DATA FOR ANALYSIS:
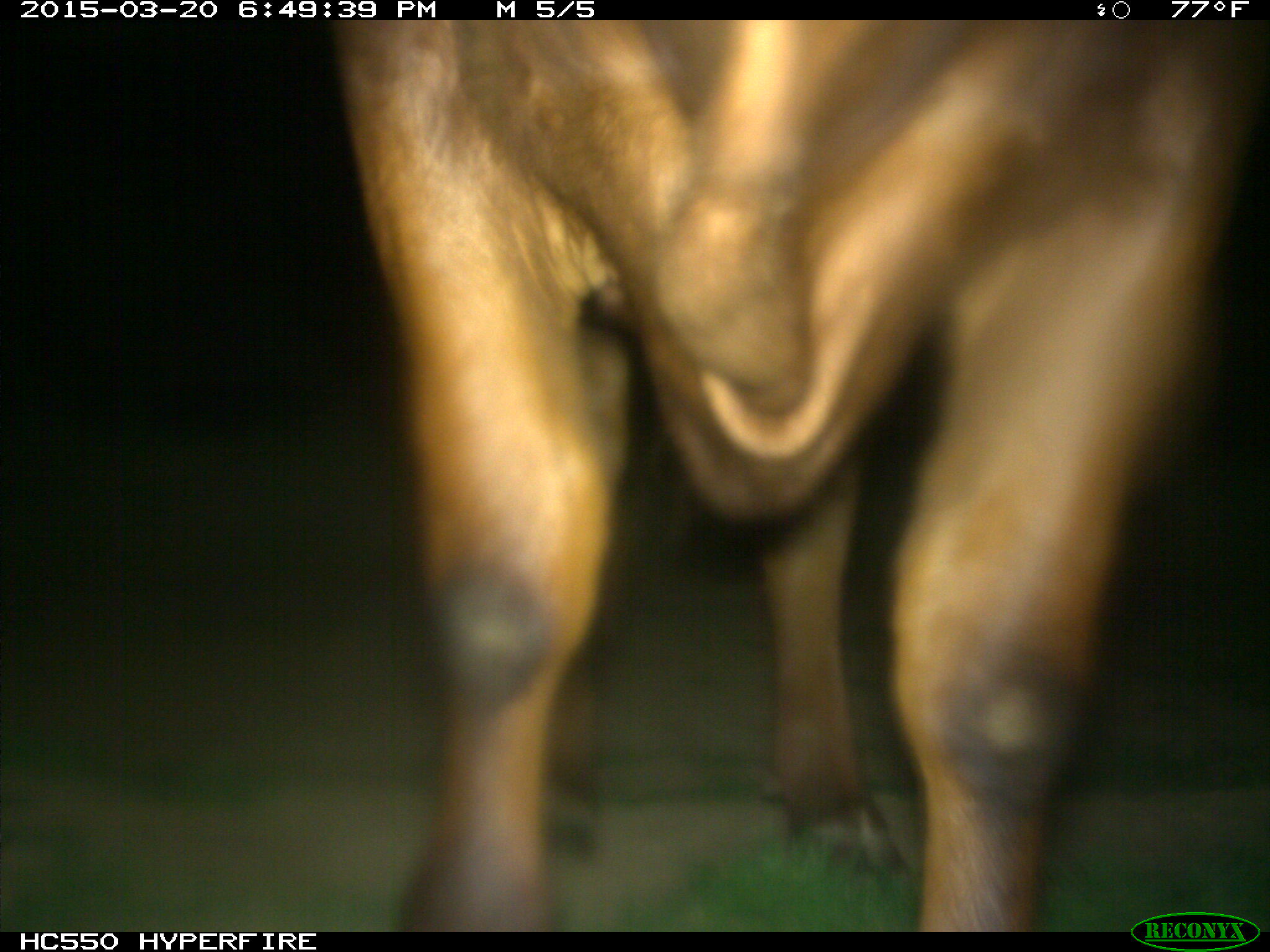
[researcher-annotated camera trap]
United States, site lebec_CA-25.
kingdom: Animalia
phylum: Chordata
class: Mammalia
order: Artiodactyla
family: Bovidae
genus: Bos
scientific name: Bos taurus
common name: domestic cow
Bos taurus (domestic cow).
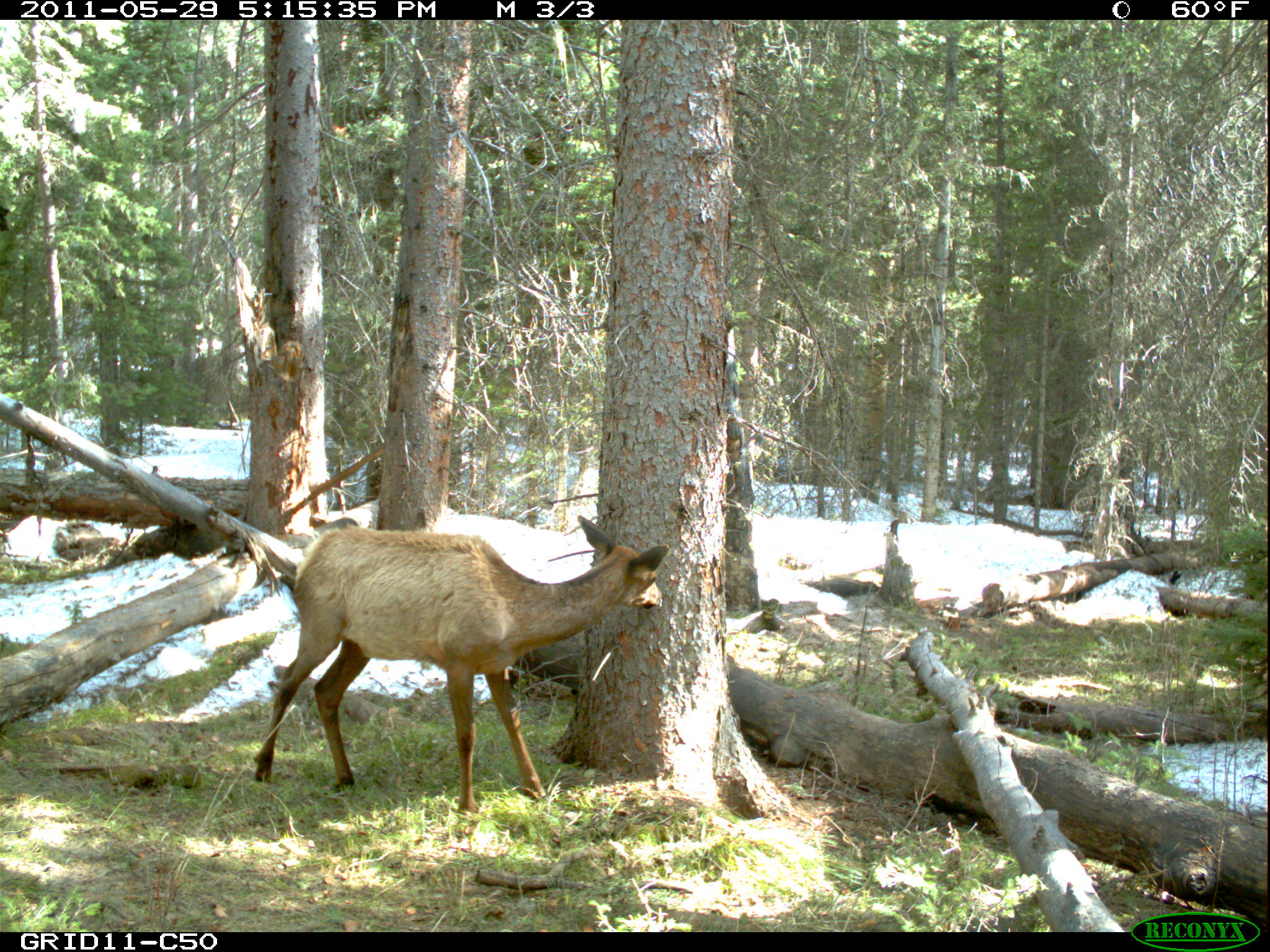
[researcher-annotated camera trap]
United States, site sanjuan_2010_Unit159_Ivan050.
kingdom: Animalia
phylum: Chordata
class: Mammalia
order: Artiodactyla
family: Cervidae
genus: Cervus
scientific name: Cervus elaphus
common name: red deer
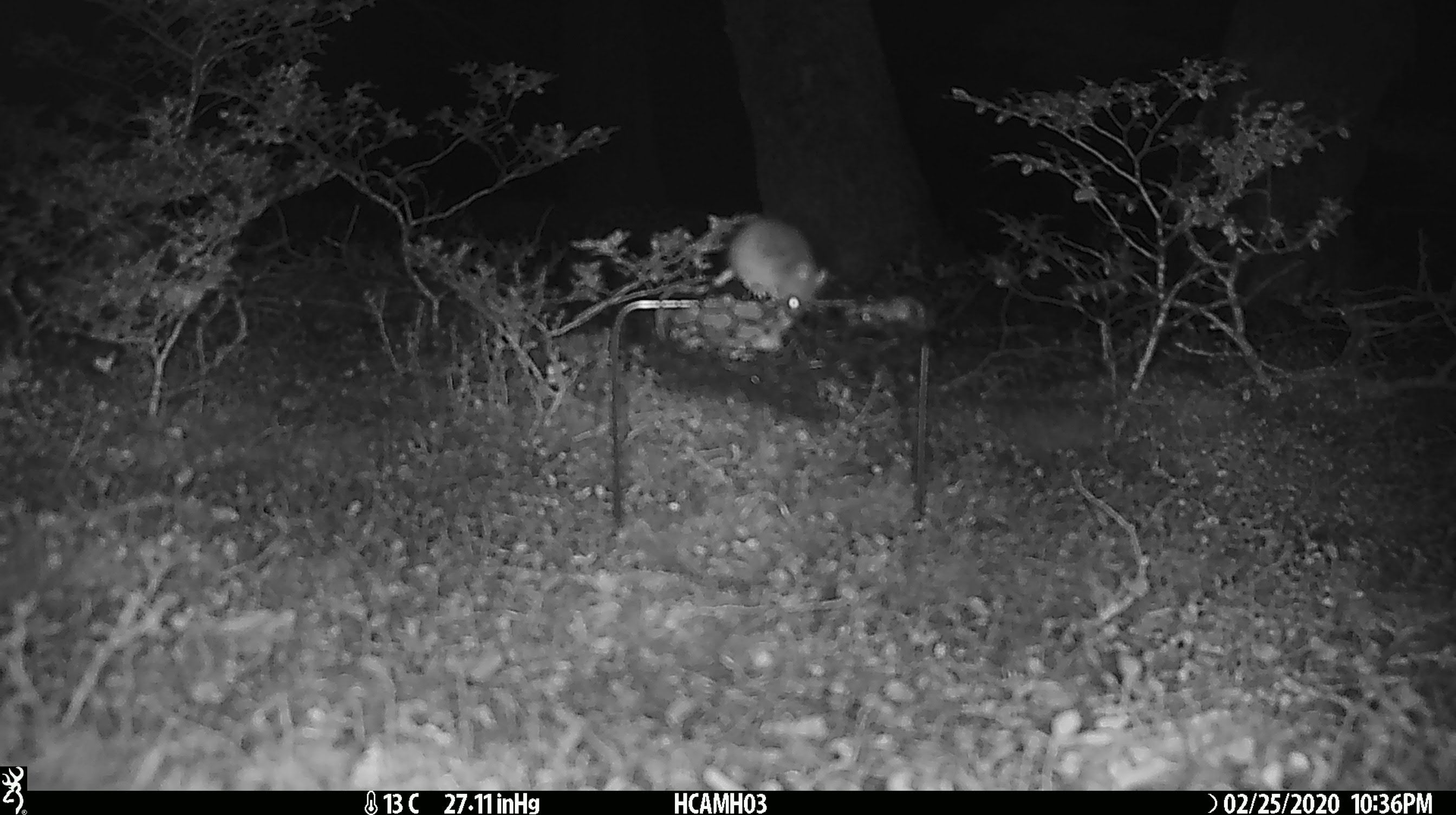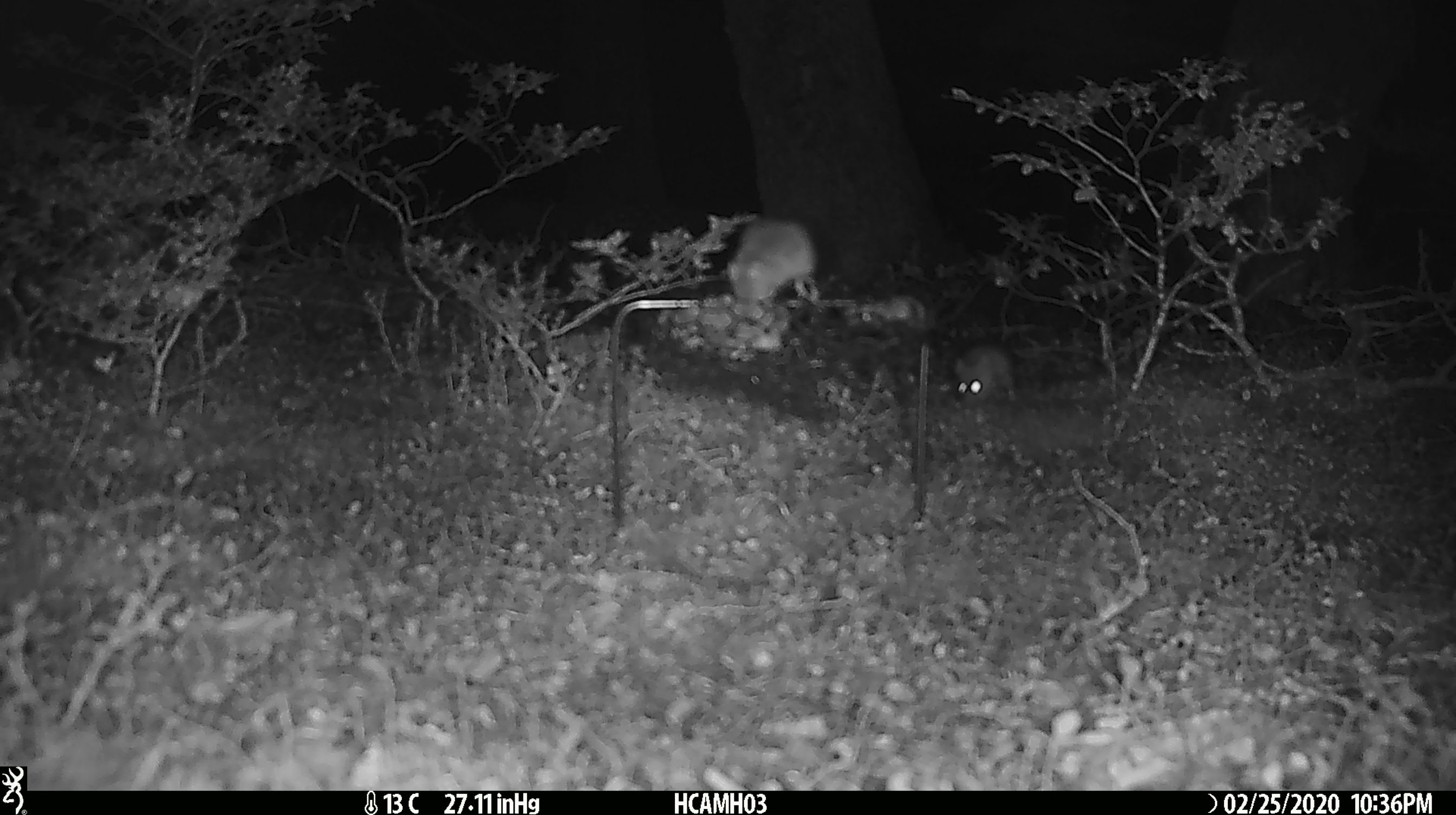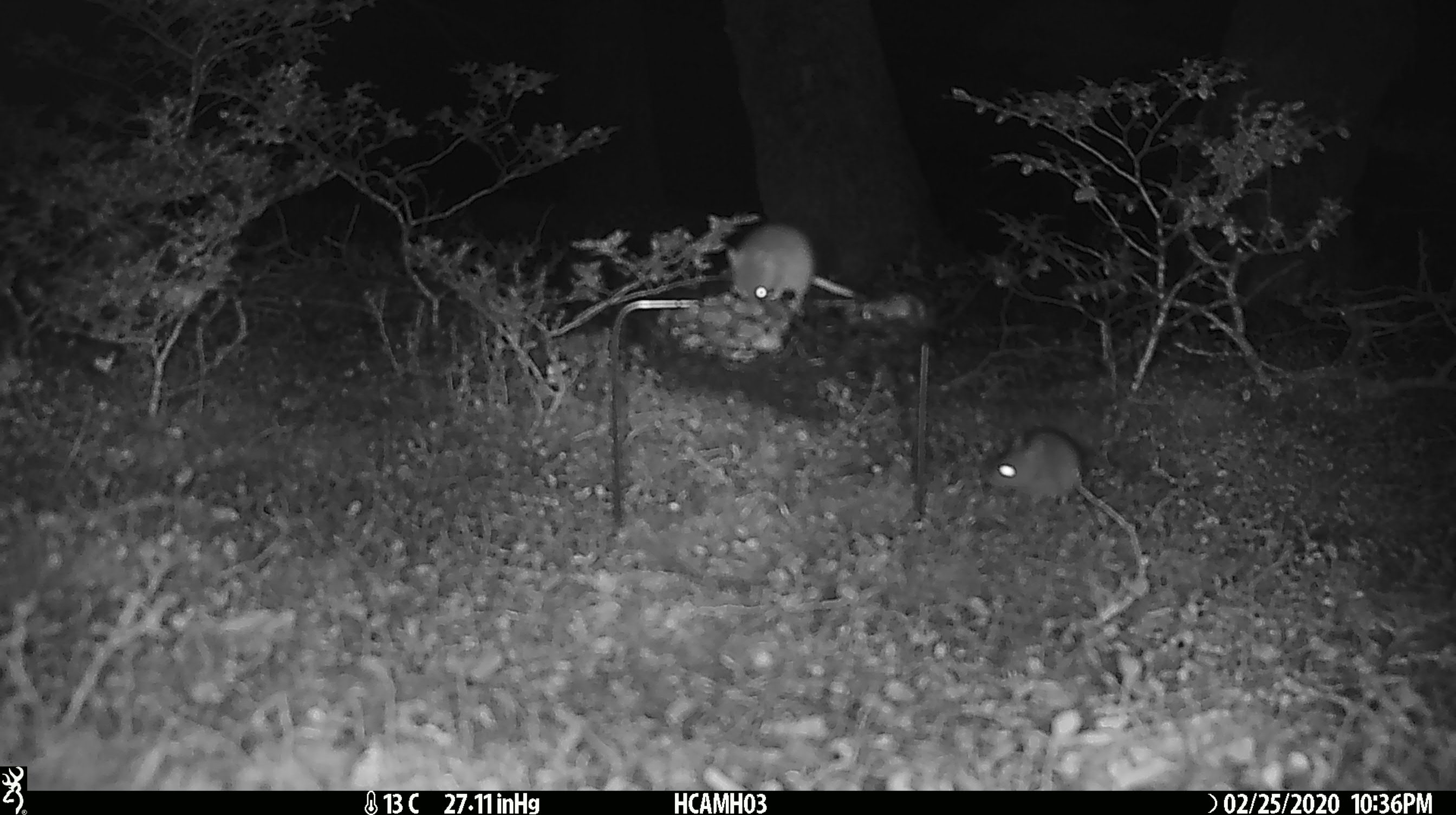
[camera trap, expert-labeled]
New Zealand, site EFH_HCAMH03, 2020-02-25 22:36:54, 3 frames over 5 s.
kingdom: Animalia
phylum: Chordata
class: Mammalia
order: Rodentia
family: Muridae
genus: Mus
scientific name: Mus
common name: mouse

WHAT TO DO:
Please print an exact copy of the records, with no pictures.

REPLY:
[researcher-annotated camera trap]
United States, site lebec_CA-25.
kingdom: Animalia
phylum: Chordata
class: Mammalia
order: Artiodactyla
family: Bovidae
genus: Bos
scientific name: Bos taurus
common name: domestic cow
Bos taurus (domestic cow).
[researcher-annotated camera trap]
United States, site sanjuan_2010_Unit159_Ivan050.
kingdom: Animalia
phylum: Chordata
class: Mammalia
order: Artiodactyla
family: Cervidae
genus: Cervus
scientific name: Cervus elaphus
common name: red deer
[camera trap, expert-labeled]
New Zealand, site EFH_HCAMH03, 2020-02-25 22:36:54, 3 frames over 5 s.
kingdom: Animalia
phylum: Chordata
class: Mammalia
order: Rodentia
family: Muridae
genus: Mus
scientific name: Mus
common name: mouse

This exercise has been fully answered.